What is needed - Can you swap "grass patch" for "lawn area" in the lines starting with the one containing "What is the distance measured" and running through the last line, leaving everything else unchanged, and give back only those lines?

The records -

↓↓↓

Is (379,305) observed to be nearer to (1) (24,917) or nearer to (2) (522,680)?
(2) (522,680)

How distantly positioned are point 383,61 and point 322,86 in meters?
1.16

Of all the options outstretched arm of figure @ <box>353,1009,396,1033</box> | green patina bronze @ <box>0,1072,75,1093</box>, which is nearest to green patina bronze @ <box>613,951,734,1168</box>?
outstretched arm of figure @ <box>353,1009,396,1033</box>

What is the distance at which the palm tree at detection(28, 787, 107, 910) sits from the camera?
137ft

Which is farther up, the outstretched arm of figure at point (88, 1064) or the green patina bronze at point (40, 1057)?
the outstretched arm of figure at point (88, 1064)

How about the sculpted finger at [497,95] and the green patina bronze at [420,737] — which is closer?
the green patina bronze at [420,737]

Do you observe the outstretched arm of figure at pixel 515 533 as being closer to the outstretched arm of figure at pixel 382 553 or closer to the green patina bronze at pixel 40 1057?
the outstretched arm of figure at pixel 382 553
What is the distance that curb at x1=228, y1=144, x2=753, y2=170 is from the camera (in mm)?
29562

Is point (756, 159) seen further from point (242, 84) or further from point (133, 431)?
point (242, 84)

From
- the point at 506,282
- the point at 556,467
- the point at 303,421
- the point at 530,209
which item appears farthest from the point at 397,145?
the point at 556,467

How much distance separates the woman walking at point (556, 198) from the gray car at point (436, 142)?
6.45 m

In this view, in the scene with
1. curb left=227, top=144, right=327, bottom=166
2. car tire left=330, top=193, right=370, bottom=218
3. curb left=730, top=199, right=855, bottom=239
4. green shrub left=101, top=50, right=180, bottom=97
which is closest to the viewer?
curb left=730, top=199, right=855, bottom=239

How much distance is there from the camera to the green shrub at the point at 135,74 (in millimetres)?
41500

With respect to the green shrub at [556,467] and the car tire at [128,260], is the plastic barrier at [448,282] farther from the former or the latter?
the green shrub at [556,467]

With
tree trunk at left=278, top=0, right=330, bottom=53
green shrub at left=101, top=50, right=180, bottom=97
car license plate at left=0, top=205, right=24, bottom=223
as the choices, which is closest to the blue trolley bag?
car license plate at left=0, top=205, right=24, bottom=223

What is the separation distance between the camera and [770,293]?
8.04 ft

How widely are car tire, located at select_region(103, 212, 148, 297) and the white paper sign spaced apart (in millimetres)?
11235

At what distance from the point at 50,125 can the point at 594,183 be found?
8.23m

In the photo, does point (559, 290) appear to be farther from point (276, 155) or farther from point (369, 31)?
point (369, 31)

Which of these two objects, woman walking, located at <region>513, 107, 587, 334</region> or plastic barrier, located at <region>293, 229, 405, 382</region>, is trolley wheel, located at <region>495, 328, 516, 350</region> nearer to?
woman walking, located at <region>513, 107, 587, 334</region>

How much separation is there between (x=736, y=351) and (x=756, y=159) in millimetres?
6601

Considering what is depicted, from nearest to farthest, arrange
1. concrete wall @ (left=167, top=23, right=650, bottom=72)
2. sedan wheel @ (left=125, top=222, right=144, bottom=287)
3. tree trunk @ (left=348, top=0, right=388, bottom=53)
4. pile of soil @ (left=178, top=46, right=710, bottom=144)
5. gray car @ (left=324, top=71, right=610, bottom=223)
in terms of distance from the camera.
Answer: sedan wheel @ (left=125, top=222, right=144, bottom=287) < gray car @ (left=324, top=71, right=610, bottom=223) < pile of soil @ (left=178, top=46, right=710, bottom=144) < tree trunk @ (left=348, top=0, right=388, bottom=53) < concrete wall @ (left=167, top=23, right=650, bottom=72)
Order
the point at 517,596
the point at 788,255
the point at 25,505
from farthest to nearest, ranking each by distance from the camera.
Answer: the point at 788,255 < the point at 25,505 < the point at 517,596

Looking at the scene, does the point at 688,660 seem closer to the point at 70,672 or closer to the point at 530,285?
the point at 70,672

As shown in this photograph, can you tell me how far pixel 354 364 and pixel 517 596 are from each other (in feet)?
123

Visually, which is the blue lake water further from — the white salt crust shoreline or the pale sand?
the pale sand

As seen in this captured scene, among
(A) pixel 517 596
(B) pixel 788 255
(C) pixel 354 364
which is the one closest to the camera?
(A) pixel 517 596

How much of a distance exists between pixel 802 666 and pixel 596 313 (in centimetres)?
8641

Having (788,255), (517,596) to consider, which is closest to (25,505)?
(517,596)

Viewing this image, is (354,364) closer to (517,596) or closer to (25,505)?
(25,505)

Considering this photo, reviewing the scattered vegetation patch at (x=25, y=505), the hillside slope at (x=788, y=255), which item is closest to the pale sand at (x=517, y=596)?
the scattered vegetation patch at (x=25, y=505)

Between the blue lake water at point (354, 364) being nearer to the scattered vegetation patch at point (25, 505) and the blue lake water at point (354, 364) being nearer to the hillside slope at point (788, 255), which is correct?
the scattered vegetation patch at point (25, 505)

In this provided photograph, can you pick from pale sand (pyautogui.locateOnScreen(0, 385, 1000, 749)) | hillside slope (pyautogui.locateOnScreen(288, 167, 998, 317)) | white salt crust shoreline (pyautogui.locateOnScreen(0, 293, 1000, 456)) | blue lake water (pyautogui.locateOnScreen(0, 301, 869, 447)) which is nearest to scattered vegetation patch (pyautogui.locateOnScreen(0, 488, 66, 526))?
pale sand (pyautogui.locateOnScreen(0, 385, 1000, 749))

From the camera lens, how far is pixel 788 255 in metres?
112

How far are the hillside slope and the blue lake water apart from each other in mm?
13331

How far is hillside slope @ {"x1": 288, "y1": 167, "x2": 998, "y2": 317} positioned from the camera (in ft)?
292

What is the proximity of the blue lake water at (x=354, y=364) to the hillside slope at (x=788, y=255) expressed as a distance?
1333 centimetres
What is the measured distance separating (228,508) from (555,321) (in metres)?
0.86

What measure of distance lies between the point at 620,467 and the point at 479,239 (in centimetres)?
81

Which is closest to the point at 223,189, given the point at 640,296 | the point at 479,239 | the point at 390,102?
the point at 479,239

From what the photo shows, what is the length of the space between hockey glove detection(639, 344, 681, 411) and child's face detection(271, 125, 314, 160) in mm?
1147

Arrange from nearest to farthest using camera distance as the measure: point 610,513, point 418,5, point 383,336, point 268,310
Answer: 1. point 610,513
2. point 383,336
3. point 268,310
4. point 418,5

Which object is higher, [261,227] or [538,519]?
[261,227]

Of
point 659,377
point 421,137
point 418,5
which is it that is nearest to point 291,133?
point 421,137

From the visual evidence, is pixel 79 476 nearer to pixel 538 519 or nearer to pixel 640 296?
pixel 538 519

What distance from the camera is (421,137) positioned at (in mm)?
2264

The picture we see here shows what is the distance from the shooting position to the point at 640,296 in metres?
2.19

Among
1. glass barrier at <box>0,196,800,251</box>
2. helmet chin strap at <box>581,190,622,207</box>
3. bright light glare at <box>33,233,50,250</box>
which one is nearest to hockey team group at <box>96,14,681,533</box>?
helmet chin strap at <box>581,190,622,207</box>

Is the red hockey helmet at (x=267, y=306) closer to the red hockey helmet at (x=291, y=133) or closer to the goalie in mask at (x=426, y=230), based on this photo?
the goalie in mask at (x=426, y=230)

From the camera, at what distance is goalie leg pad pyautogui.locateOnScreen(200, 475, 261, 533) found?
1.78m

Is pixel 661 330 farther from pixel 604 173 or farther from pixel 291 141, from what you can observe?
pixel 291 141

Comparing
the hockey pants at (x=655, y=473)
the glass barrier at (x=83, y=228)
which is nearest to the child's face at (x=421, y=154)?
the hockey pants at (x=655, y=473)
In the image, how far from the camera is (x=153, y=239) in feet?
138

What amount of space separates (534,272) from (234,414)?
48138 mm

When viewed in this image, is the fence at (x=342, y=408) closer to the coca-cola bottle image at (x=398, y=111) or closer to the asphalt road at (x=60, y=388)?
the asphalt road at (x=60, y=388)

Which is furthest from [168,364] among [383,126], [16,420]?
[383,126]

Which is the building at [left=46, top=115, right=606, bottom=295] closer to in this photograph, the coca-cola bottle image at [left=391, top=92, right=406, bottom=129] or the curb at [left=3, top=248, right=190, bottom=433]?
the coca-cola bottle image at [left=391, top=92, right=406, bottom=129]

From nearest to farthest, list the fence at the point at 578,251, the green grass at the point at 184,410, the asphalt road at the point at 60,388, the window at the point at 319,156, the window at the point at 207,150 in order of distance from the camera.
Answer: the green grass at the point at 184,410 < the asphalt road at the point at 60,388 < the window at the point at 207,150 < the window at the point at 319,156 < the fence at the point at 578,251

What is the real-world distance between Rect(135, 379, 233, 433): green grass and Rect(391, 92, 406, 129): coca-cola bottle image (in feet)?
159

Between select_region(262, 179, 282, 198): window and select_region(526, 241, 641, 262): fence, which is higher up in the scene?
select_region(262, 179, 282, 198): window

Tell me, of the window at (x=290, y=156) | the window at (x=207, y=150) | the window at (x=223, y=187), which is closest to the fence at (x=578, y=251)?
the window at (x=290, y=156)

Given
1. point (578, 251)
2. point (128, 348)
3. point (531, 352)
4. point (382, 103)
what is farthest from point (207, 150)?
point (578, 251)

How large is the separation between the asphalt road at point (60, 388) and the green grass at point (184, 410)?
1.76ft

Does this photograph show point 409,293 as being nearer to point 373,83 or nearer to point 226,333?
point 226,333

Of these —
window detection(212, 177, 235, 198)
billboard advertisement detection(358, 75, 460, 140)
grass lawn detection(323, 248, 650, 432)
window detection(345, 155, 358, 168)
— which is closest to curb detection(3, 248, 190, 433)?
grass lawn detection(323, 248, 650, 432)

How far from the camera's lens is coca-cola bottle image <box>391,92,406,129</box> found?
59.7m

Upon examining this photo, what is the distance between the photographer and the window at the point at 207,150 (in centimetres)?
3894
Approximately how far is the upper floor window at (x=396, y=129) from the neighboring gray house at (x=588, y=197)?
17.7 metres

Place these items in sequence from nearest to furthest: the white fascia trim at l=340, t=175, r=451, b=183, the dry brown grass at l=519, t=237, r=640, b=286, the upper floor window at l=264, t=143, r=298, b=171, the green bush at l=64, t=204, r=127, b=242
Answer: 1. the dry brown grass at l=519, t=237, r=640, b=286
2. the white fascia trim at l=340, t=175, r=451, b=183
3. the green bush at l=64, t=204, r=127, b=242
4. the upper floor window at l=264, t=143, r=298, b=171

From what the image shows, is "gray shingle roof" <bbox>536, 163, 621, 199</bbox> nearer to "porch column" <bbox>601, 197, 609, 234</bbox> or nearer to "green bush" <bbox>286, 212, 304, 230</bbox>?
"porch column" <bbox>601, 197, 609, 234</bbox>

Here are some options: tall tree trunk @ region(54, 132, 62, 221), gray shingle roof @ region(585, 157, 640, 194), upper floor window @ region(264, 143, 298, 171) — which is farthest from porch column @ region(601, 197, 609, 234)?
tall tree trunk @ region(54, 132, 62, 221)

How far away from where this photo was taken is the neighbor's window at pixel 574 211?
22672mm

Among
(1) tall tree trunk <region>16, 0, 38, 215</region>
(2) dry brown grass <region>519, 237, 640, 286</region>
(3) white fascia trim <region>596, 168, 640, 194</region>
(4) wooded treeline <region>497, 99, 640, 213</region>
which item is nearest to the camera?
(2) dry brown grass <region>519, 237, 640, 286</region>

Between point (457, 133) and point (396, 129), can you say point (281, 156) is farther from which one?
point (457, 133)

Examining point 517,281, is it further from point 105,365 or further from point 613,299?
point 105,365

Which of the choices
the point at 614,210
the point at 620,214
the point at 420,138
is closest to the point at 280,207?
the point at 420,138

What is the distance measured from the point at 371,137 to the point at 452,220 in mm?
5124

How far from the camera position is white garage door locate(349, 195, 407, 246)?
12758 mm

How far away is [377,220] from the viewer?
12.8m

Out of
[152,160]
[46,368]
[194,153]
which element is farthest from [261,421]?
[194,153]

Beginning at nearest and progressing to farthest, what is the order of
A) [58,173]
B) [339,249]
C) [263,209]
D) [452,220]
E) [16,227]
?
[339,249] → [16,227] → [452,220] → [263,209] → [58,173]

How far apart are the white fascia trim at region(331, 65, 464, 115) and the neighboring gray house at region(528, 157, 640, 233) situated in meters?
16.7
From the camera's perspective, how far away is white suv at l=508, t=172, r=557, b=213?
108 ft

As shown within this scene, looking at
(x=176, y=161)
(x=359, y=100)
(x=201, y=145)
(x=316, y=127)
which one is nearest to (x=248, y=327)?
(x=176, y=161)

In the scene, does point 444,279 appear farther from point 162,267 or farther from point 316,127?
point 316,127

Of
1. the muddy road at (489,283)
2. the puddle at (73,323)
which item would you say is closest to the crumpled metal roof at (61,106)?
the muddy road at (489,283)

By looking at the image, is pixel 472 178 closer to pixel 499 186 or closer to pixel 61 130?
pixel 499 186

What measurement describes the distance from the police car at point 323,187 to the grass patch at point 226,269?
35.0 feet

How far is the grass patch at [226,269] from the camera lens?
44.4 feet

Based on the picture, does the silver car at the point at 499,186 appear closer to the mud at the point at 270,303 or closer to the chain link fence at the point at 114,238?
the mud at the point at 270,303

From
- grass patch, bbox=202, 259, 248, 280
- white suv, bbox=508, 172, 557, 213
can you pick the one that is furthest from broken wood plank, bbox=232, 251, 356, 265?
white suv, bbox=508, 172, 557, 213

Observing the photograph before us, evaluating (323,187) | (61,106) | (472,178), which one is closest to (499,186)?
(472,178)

↑↑↑

Written reply -
What is the distance measured from the point at 371,137 to the point at 452,220 in mm?
5124

How far from the camera position is white garage door locate(349, 195, 407, 246)?
12758 mm

How far away is [377,220] from the viewer?
12.8m

Out of
[152,160]
[46,368]
[194,153]
which element is farthest from [261,421]?
[194,153]

Beginning at nearest and progressing to farthest, what is the order of
A) [58,173]
B) [339,249]
C) [263,209]
D) [452,220]
E) [16,227]
?
[339,249] → [16,227] → [452,220] → [263,209] → [58,173]

How far apart are the white fascia trim at region(331, 65, 464, 115) and the neighboring gray house at region(528, 157, 640, 233) situated in meters?
16.7
From the camera's perspective, how far away is white suv at l=508, t=172, r=557, b=213?
108 ft

As shown within this scene, looking at
(x=176, y=161)
(x=359, y=100)
(x=201, y=145)
(x=316, y=127)
which one is nearest to (x=248, y=327)?
(x=176, y=161)

In the scene, does point 444,279 appear farther from point 162,267 or farther from point 316,127?
point 316,127

Of
1. the muddy road at (489,283)
2. the puddle at (73,323)
which item would you say is closest to the crumpled metal roof at (61,106)?
the muddy road at (489,283)

By looking at the image, is pixel 472 178 closer to pixel 499 186 or closer to pixel 61 130?
pixel 499 186

What measurement describes the distance from the police car at point 323,187 to the lawn area at point 226,269?
35.0 feet

How far is the lawn area at [226,269] from the camera lens?
44.4 feet

Based on the picture, does the silver car at the point at 499,186 appear closer to the mud at the point at 270,303 or closer to the chain link fence at the point at 114,238?
the mud at the point at 270,303

From
- lawn area, bbox=202, 259, 248, 280
- white suv, bbox=508, 172, 557, 213
can you pick the one that is furthest from broken wood plank, bbox=232, 251, 356, 265?
white suv, bbox=508, 172, 557, 213

Observing the photograph before us, evaluating (323,187) | (61,106) | (472,178), which one is closest to (499,186)?
(472,178)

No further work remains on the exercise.